(SUPPLIED PASSAGE)
________________________

March 27 was a celebratory day for affordable, accessible, community centric golf in the San Gabriel Valley. The 6,200-yard regulation daily fee golf course that served generations of golfers and offered some of the best in junior and developmental programming in the region reopened as a 9-hole regulation course four years after COVID forced its closure.
The new course will be familiar to those who played the old one. The new 9 is made up of old holes 10 through 17 along with the old 9th hole. The driving range/practice facility has been restored along with a small section of the old clubhouse that offers starting services, golf merchandise, and prepared food options. Touchstone Golf, which manages a portfolio of 40 plus golf courses, 27 of them in California, many of them municipal, has been brought aboard to manage the facility.
As stated in their application before the City of Azusa, the new ownership “expects to partner with organizations serving youth golf, underserved communities, veterans and others, providing access to the course and practice facilities to serve those communities.” Expect PGA golf professional Jerry Herrera’s San Gabriel Junior Golf Foundation that worked for years with Ramon and Lizette Salas to provide absurdly low-cost junior programming at Azusa Greens to be back on site.
All this is Phase I of a two-phase project. Course ownership is in the process of entitling Phase II with additions and enhancements to the clubhouse area and construction of age-restricted housing where much of the course’s old front 9 was located – an example of how a city, developer, and golf community can work together to balance equities for the common good of a community.

________________________

(EXTRACTED DATA)
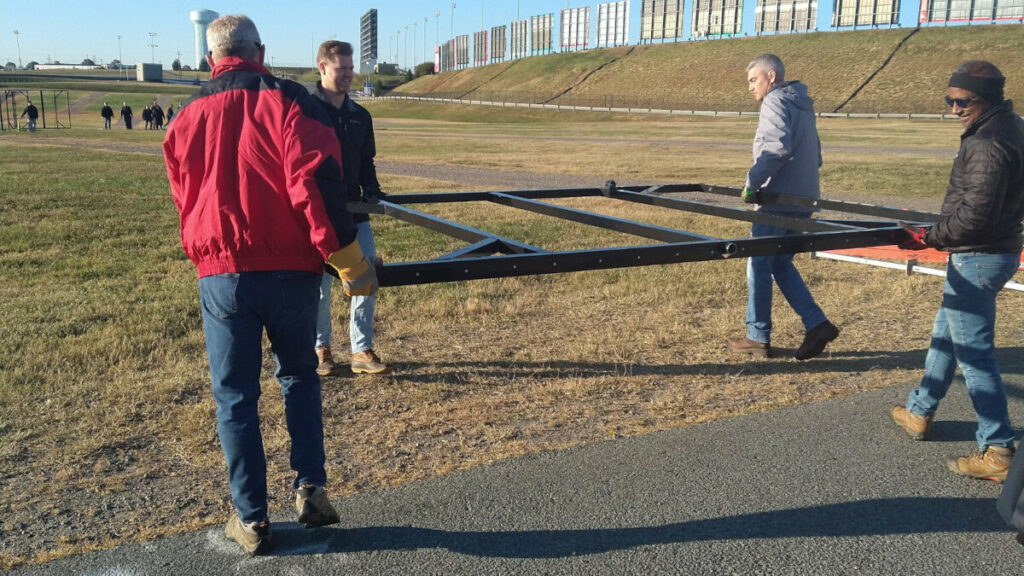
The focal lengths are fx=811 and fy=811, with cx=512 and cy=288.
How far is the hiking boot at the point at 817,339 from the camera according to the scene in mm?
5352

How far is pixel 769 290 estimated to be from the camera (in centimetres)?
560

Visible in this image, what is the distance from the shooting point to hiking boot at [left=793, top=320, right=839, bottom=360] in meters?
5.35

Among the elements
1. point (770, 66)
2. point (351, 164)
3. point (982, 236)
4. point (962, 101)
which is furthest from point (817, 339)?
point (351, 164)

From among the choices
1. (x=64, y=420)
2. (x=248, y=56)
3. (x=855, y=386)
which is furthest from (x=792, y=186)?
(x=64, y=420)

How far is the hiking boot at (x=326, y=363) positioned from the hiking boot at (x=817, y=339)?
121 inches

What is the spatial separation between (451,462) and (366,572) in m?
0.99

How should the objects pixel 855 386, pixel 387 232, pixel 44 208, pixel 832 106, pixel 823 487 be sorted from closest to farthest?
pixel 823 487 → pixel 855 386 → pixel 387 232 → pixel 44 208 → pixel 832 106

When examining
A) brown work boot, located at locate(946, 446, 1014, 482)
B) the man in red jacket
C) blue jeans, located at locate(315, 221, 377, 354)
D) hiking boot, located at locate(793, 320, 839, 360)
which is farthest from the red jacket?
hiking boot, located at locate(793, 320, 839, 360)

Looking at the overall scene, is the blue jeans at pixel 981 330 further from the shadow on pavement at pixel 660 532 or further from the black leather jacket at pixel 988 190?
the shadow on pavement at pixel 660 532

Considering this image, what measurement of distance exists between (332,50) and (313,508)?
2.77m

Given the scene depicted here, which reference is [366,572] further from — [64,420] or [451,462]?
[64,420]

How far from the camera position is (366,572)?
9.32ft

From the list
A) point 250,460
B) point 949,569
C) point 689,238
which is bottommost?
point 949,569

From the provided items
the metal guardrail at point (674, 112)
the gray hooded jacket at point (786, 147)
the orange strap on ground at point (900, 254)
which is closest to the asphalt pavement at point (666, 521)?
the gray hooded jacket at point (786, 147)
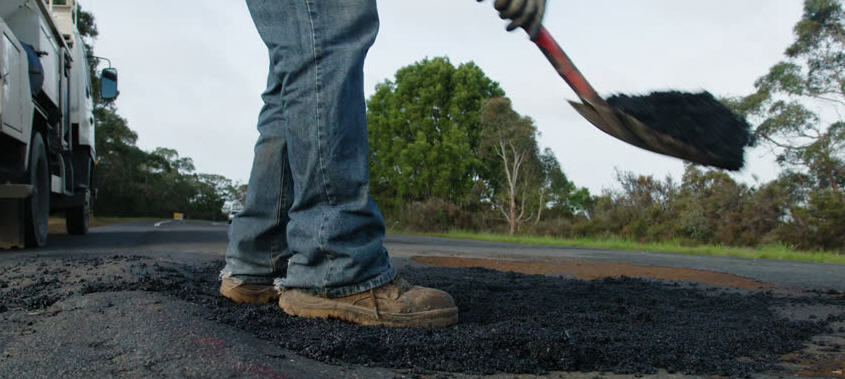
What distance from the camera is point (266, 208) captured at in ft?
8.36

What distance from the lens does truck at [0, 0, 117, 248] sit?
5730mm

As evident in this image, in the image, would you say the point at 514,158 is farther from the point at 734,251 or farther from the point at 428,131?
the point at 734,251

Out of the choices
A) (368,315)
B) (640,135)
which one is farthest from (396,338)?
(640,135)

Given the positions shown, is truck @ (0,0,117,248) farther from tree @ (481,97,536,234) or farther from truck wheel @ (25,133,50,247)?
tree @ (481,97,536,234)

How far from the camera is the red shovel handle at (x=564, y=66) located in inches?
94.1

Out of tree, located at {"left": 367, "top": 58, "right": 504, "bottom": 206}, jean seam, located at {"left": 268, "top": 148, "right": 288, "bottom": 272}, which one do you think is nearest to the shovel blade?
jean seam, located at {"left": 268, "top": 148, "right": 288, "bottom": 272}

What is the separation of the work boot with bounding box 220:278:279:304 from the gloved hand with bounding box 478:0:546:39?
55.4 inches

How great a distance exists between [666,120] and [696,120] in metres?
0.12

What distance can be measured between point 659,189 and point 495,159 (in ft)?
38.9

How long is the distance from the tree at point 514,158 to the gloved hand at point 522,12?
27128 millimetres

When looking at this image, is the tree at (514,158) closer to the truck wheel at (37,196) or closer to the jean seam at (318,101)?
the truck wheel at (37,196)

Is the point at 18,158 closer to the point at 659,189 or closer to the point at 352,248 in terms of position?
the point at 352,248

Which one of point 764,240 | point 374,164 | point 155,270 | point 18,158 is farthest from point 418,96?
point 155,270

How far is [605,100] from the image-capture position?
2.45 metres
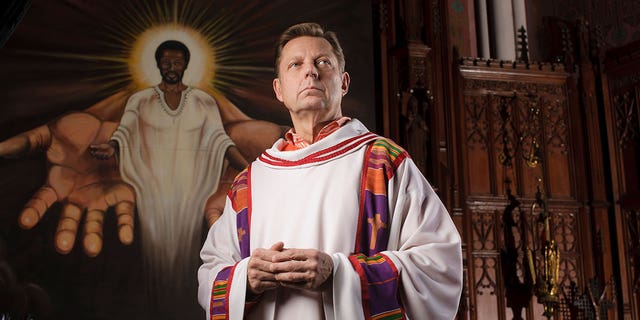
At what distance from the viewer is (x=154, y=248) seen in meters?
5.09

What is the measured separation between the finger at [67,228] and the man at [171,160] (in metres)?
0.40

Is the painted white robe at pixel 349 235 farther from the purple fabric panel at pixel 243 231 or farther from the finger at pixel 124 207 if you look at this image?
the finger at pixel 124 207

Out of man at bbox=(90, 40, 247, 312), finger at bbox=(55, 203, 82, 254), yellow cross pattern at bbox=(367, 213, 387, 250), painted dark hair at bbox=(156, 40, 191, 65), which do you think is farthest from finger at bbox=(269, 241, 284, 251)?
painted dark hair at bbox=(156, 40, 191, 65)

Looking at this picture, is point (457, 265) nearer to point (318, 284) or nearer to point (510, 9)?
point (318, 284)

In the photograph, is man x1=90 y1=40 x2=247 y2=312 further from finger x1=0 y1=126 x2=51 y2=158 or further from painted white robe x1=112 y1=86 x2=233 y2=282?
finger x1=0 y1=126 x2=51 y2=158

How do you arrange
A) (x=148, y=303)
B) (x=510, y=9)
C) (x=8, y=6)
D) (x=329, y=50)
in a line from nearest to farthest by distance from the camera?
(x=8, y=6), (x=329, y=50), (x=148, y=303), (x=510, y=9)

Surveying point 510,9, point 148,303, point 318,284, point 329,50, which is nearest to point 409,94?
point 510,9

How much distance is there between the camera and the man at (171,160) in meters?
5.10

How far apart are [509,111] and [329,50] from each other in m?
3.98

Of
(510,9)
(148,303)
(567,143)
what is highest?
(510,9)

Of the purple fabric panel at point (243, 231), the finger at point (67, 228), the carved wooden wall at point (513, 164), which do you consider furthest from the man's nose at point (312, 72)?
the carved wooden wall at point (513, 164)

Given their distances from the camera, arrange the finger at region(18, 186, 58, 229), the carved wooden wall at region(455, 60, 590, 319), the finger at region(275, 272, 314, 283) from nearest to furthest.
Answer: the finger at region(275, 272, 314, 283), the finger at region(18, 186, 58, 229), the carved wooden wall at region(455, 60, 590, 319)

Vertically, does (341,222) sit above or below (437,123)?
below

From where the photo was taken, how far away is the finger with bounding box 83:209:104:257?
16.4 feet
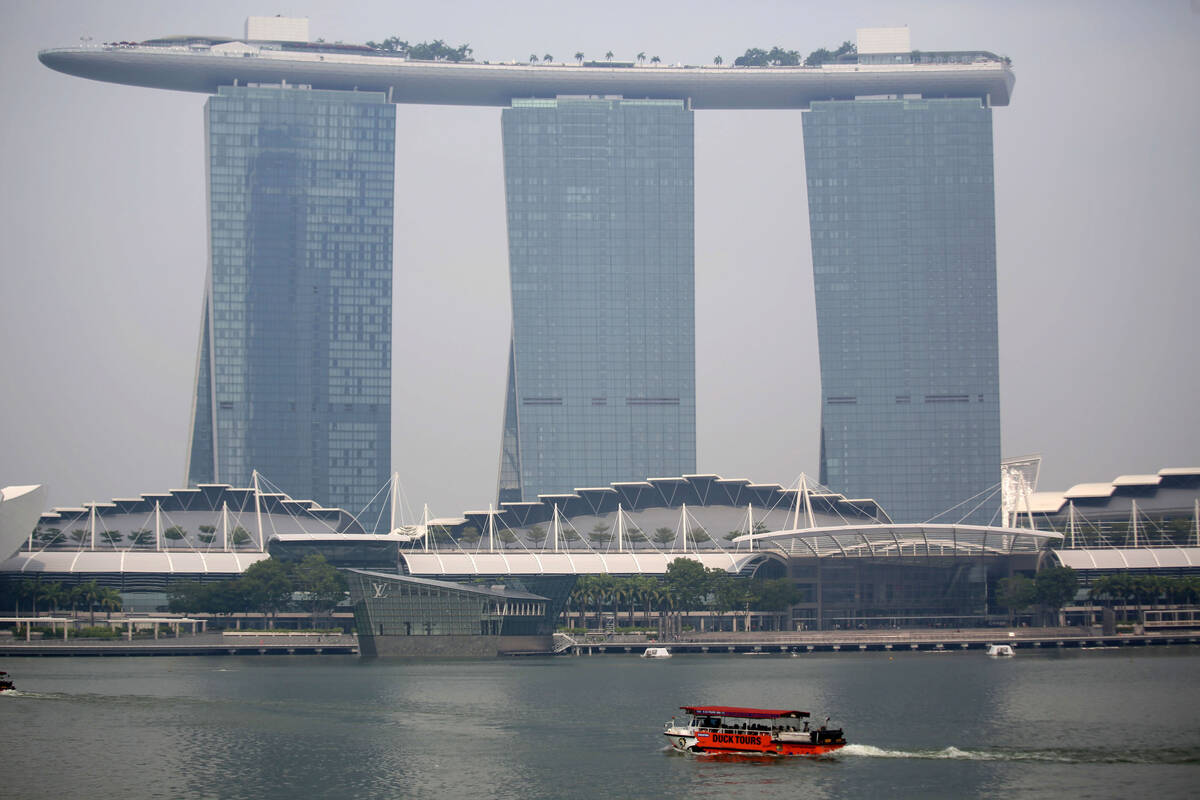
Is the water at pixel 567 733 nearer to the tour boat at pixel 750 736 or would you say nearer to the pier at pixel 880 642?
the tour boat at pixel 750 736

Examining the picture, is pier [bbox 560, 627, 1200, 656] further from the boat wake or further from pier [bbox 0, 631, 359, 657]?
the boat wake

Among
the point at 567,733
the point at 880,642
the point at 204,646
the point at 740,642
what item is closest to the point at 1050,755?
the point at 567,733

________________________

(DIRECTIONS FOR THIS TASK)
Reproduce, word for word, the part of the golf course reopening text from "March 27 was" up to and including "forced its closure.".

(FINISHED EXERCISE)
March 27 was a celebratory day for affordable, accessible, community centric golf in the San Gabriel Valley. The 6,200-yard regulation daily fee golf course that served generations of golfers and offered some of the best in junior and developmental programming in the region reopened as a 9-hole regulation course four years after COVID forced its closure.